Jan 23, 2024

Amendment to Companies Prospectus and Allotment of Securities Rules – Demat & Share Warrants

The MCA, by way of a Notification dated October 27, 2023, has amended the Companies (Prospectus and Allotment of Securities) Rules, 2014. The key regulatory changes brought about by the Notification are set out below:

i.    Share Warrants: Every public company which has issued share warrants prior to the commencement of Companies Act, 2013 (‘Act’) and has not converted such share warrants into shares must: (i) file the details of such share warrants with the RoC in form PAS-7 by January 27, 2024; and (ii) require the bearer of the share warrants to surrender them to the Company and issue dematerialized shares in the name of such bearer by April 27, 2024. To notify the bearers to surrender their share warrants, the Company is required to issue a notice in form PAS-8 on their website, if any, and must also publish the notice in a vernacular language in a newspaper which is in circulation in the district and in English language in an English newspaper, widely in circulation in the State where the registered office of the Company is situated.
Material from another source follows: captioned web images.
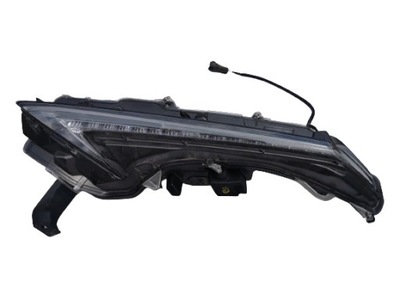 Lexus nx 300h 2021 лампа передня протитуманна фара правий le фото №1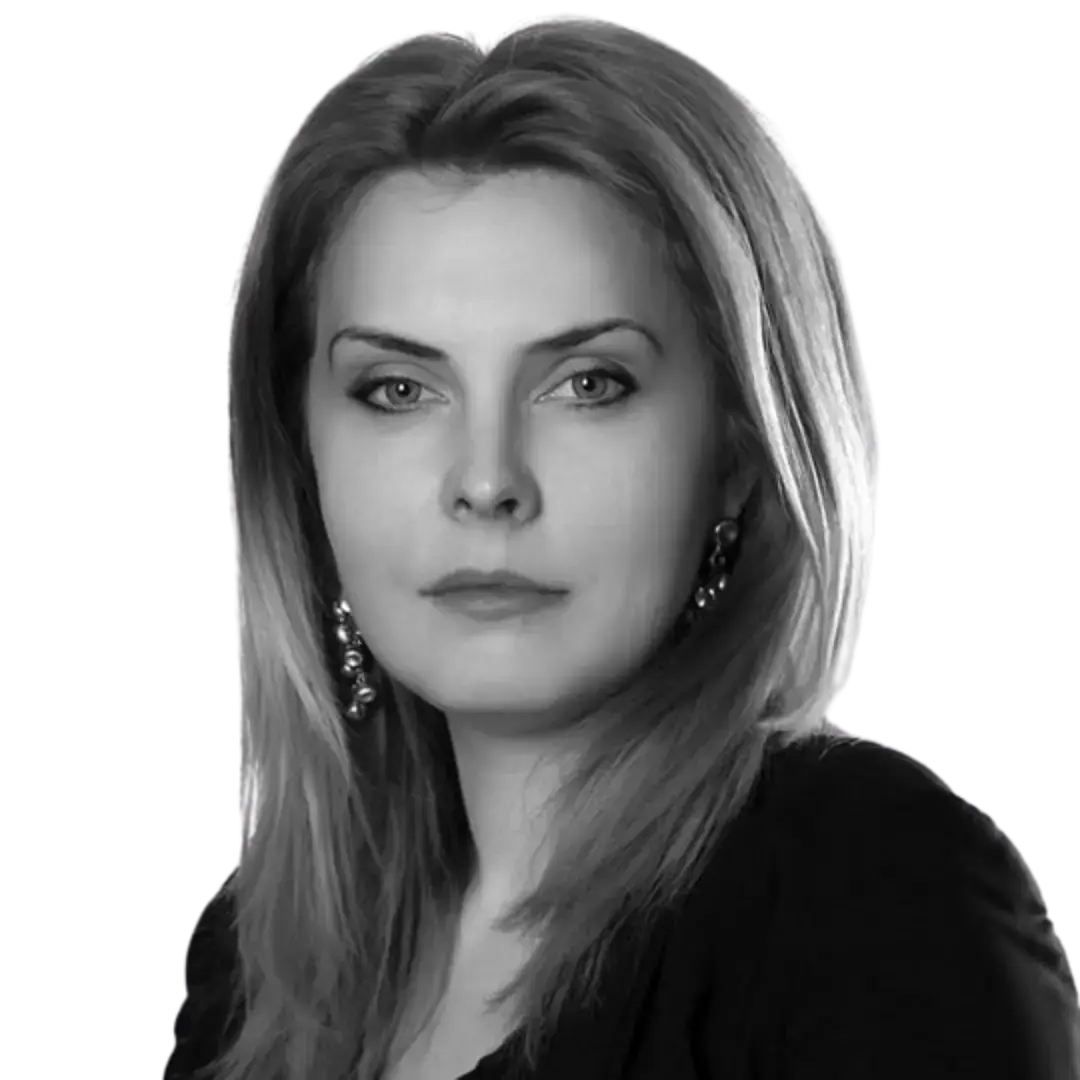 Лариса Романовская, ex-управляющий директор направления X5 Digital в X5 Group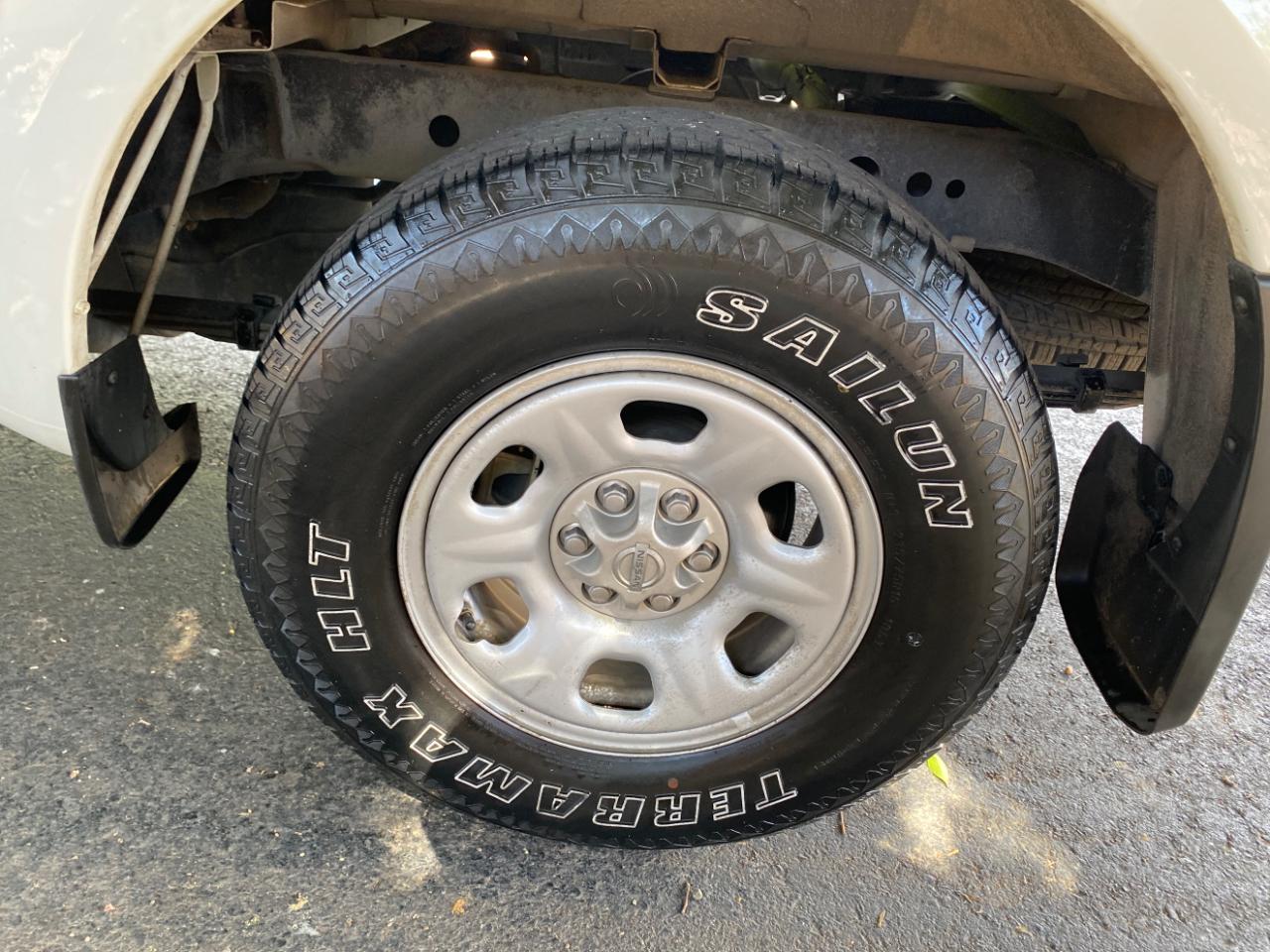 Nissan Frontier King Cab 4x2 S Auto 2019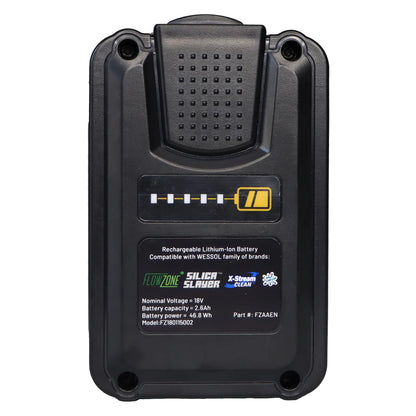 18v 2.6a/h Battery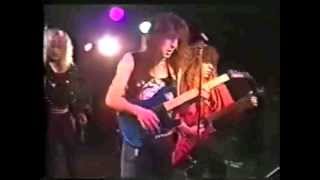 Cacophony  Desert Island Live in Japan 89 [upl. by Genvieve]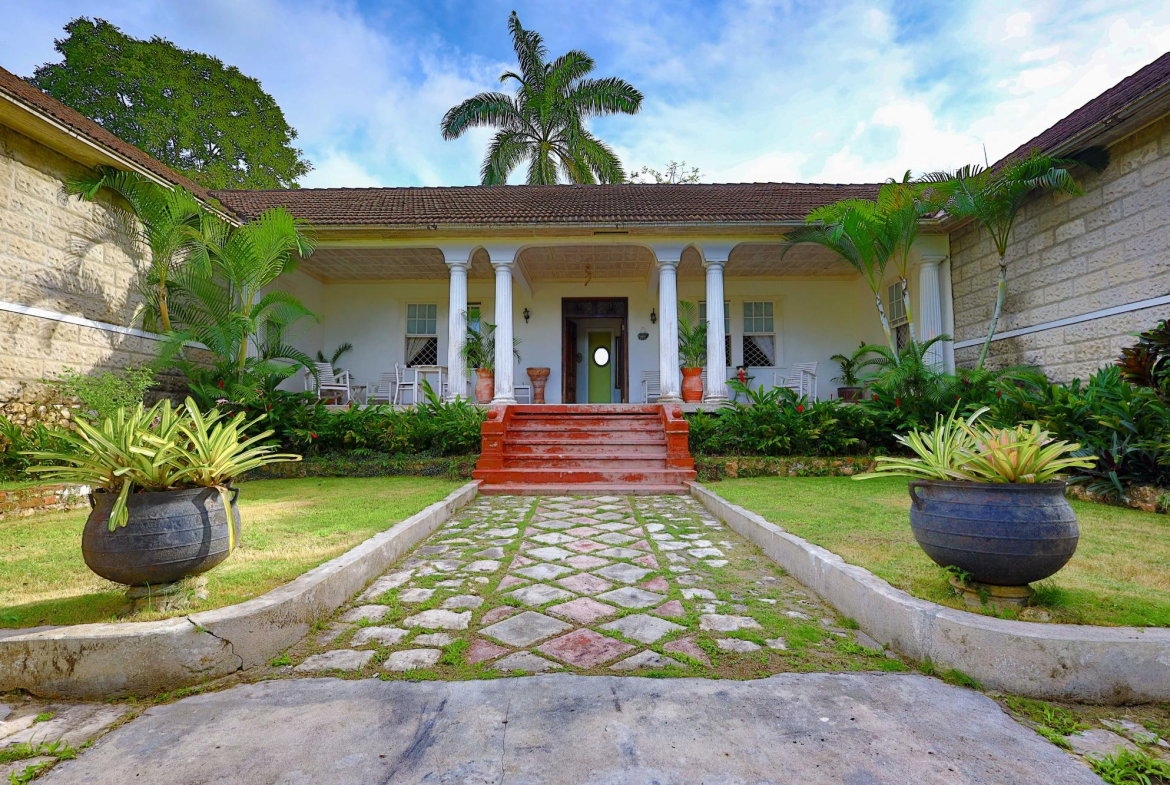 Fifth image of 30 & 31 Welrik Gardens in Anchovy, St. James, Jamaica - property is For Sale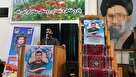 مراسم سومین روز شهادت شهید «سید مهدی موسوی» در روستای سنام ساری+تصاویر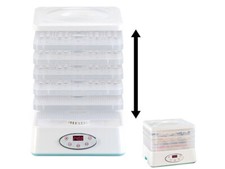 Déshydrateur 250 W avec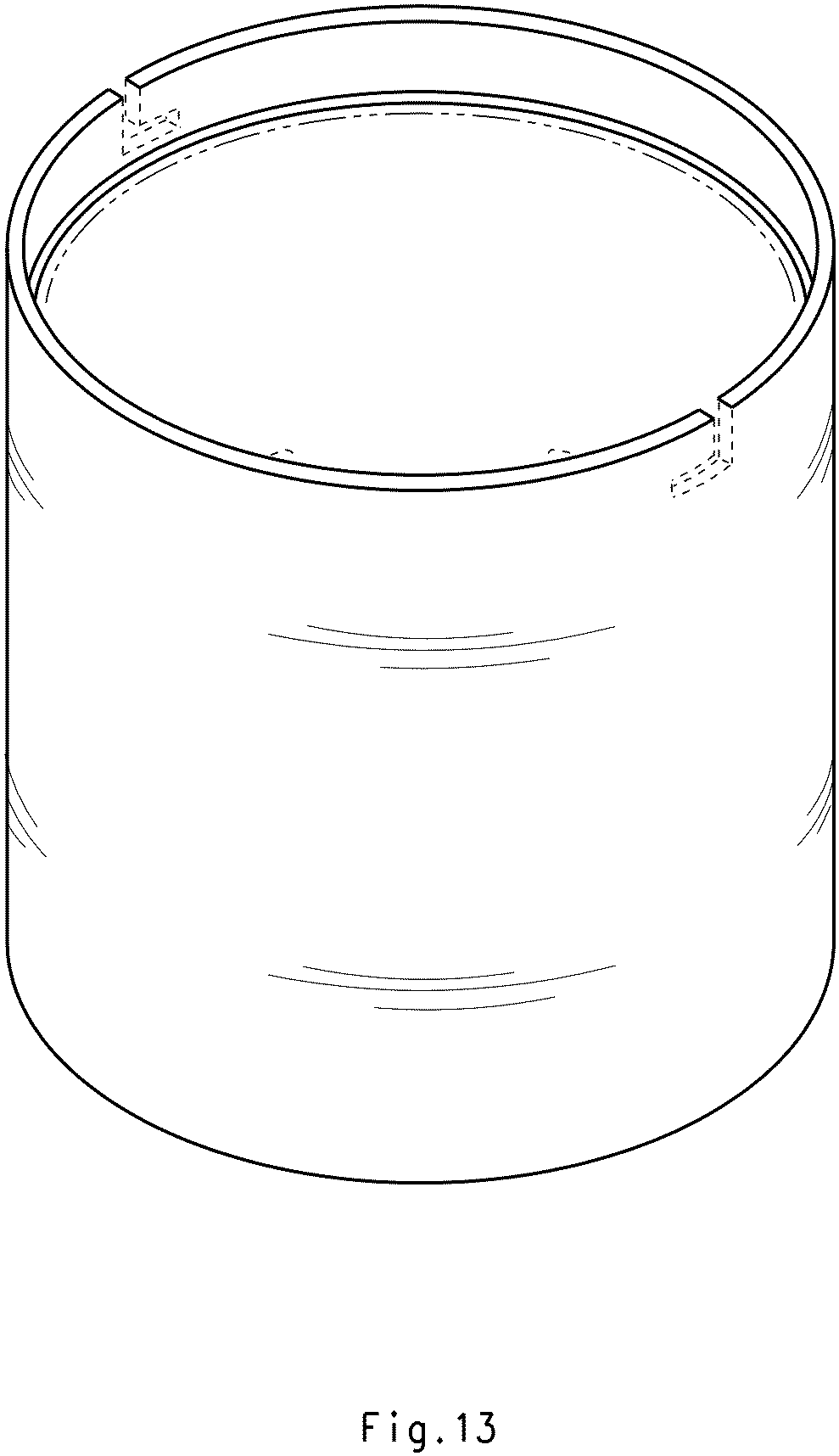Patent USD1000914 Figure 13 – Lime slicer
If the bearer does not surrender the share warrants within the above-mentioned period, the Company must convert the non-surrendered share warrants into dematerialized shares and transfer them to the Investor Education and Protection Fund.

ii.   Dematerialization of Securities by Private Companies: Every private company (apart from a small company[1]) is required to dematerialize all its securities by October 1, 2024 (‘Cut-Off Date’). After the Cut-Off Date, private companies may only issue securities in dematerialized form.

iii.  Restriction on Transfer of Shares Held in Physical Format: After the Cut-Off Date, all holders of securities in physical form are required to get such securities dematerialized before undertaking any transfer. Further, if any existing shareholder of a company intends to subscribe to further securities of such company by way of private placement or bonus shares or rights offer after the Cut-Off Date, such person is required to dematerialize their existing holdings prior to such subscription.

iv.   Obligation of Private Company to Dematerialize Shareholding of Certain Categories of Shareholders: A private company, prior to making: (i) any offer for issue of any securities; (ii) any buyback of securities; or (iii) any issue of bonus shares after the Cut-Off Date, is obligated to dematerialize the holdings of its promoters, directors, and KMP.

[1] A ‘small company’ is defined as a company other than a public company with: (i) paid up share capital equal to or less than ₹ 40,000,000 (approx. US$ 500,000); and (ii) turnover of equal to or less than ₹ 400,000,000 (approx. US$ 5,000,000). A ‘small company’ does not include a: (i) holding company or subsidiary company; (ii) a not-for-profit company; or (iii) company or body corporate governed by any special act.